# [ЗАДАНИЕ]
Замените «свитер» на «пиджак» и приведите часть текста о конфликте НЛМК с Николаем Максимовым от слов «Период молчания закончился» до слов «к возможному аресту.» включительно.

-------- ФРАГМЕНТ ТЕКСТА --------

Однако уже через два месяца между партнерами пробежала черная кошка. Причины недопонимания стороны видят по-разному. По версии НЛМК, в ходе аудита была обнаружена финансовая дыра в размере 200 млн долларов, которую Николай Максимов по договору был обязан закрыть. По версии Максимова, примерно 300 млн долларов, полученные им от продажи акций своей компании, были предоставлены компании на развитие, но начали списываться на погашение долгов, что противоречило договоренностям.
Далее конфликт развивался по нарастающей. Максимов свои деньги с баланса компании вывел. НЛМК подал иски в суд, инициировал в прокуратуре несколько уголовных дел и чуть позднее перевел заводы с баланса «Макси-групп» на баланс НЛМК, что, в свою очередь, вызвало череду исков к НЛМК уже со стороны Максимова.
Для сторонних наблюдателей конфликт выглядит весьма запутанным. Ясно только одно: у «Макси-групп» были долговые проблемы, спасителем компании стал НЛМК. Детали всего остального теряются в толще бухгалтерской и юридической документации, противоречивых толкованиях цифр и фактов. «Эксперт» в своих публикациях отразил как позицию НЛМК , так и позицию Николая Максимова. В то же время ключевые фигуранты, Николай Максимов и Владимир Лисин, предпочитали отмалчиваться.
Период молчания закончился 8 февраля, когда Николай Максимов прибыл из-за границы в Москву, чтобы снять с себя претензии, будто бы он там скрывается от следствия. Мы встретились с ним за два дня до задержания, посчитав уместным выяснить его собственное мнение по поводу далеко зашедшего конфликта. Поношенные брюки и свитер непритязательного вида показали, что человек уже был готов и к задержанию, и к возможному аресту.

-------- ИСХОДНЫЕ ДАННЫЕ --------

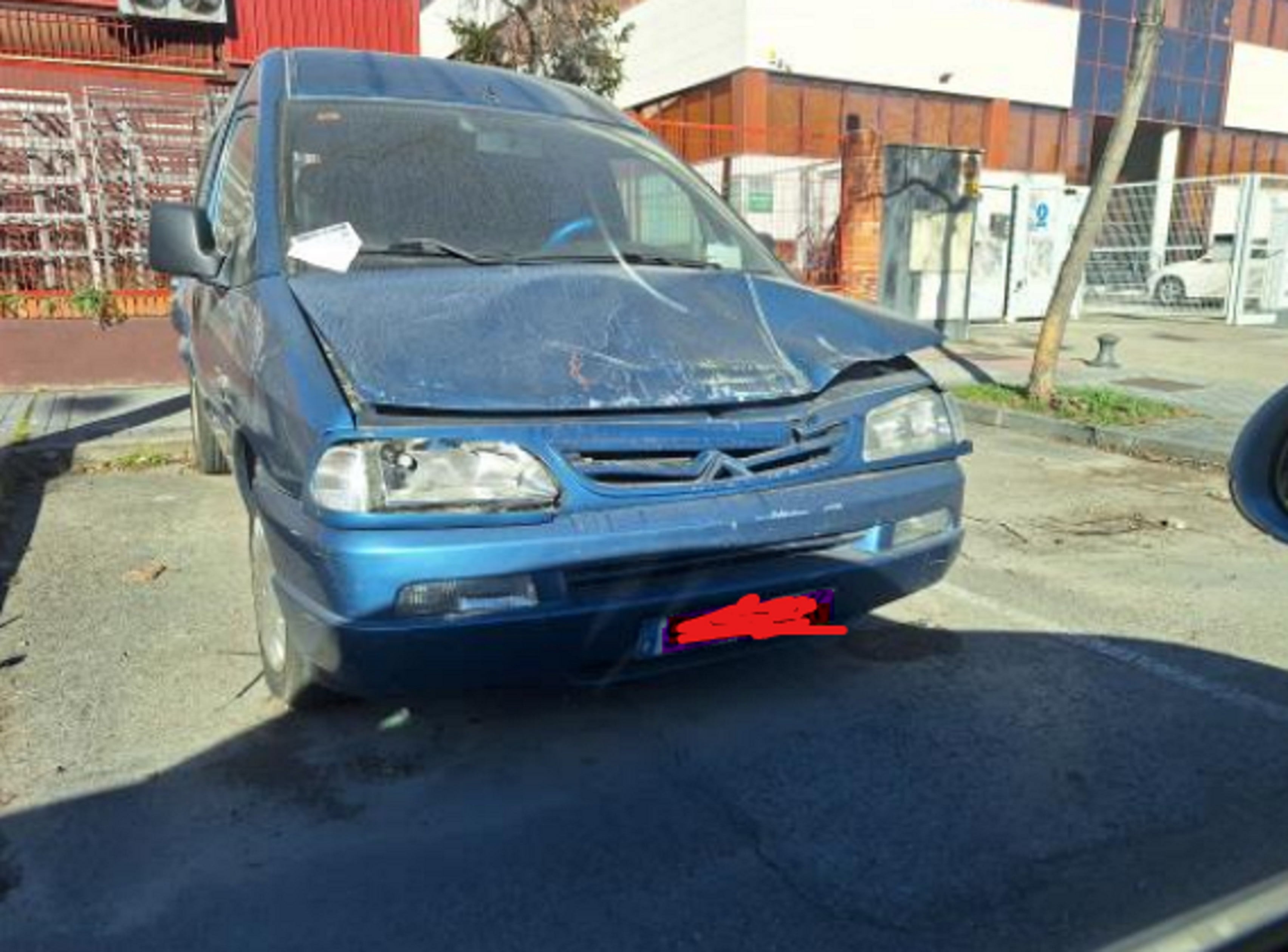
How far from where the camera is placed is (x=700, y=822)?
274cm

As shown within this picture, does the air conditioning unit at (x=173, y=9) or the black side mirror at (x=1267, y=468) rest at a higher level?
the air conditioning unit at (x=173, y=9)

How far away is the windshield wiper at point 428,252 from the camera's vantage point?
11.2ft

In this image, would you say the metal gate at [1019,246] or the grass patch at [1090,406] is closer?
the grass patch at [1090,406]

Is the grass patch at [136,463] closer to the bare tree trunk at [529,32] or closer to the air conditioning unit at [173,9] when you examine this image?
the bare tree trunk at [529,32]

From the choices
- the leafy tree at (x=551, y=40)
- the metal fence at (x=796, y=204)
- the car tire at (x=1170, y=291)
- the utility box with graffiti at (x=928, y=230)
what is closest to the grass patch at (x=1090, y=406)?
the utility box with graffiti at (x=928, y=230)

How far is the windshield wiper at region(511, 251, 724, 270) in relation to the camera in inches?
140

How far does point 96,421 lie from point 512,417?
20.2ft

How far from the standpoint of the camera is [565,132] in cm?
416

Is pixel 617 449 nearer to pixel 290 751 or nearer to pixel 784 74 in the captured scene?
pixel 290 751

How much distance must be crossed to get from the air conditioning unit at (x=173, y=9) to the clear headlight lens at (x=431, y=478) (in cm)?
1715

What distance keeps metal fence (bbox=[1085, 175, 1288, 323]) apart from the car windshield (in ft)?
51.1

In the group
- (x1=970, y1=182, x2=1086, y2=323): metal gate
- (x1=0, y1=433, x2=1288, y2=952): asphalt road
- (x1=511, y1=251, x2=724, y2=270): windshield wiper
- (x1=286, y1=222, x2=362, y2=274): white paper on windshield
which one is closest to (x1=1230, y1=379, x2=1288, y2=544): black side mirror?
(x1=0, y1=433, x2=1288, y2=952): asphalt road

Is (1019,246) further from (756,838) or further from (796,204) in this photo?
(756,838)

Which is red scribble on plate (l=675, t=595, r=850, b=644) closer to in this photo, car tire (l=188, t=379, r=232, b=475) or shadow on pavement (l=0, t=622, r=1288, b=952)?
shadow on pavement (l=0, t=622, r=1288, b=952)
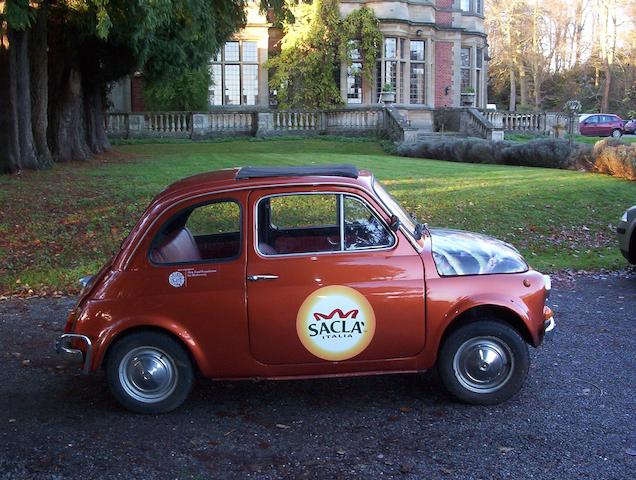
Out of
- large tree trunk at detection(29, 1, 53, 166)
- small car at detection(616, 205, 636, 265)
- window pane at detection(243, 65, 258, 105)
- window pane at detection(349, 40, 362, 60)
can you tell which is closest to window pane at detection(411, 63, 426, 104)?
window pane at detection(349, 40, 362, 60)

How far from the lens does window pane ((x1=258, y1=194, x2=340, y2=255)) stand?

--------

# [РЕШЕНИЕ]
Период молчания закончился 8 февраля, когда Николай Максимов прибыл из-за границы в Москву, чтобы снять с себя претензии, будто бы он там скрывается от следствия. Мы встретились с ним за два дня до задержания, посчитав уместным выяснить его собственное мнение по поводу далеко зашедшего конфликта. Поношенные брюки и пиджак непритязательного вида показали, что человек уже был готов и к задержанию, и к возможному аресту.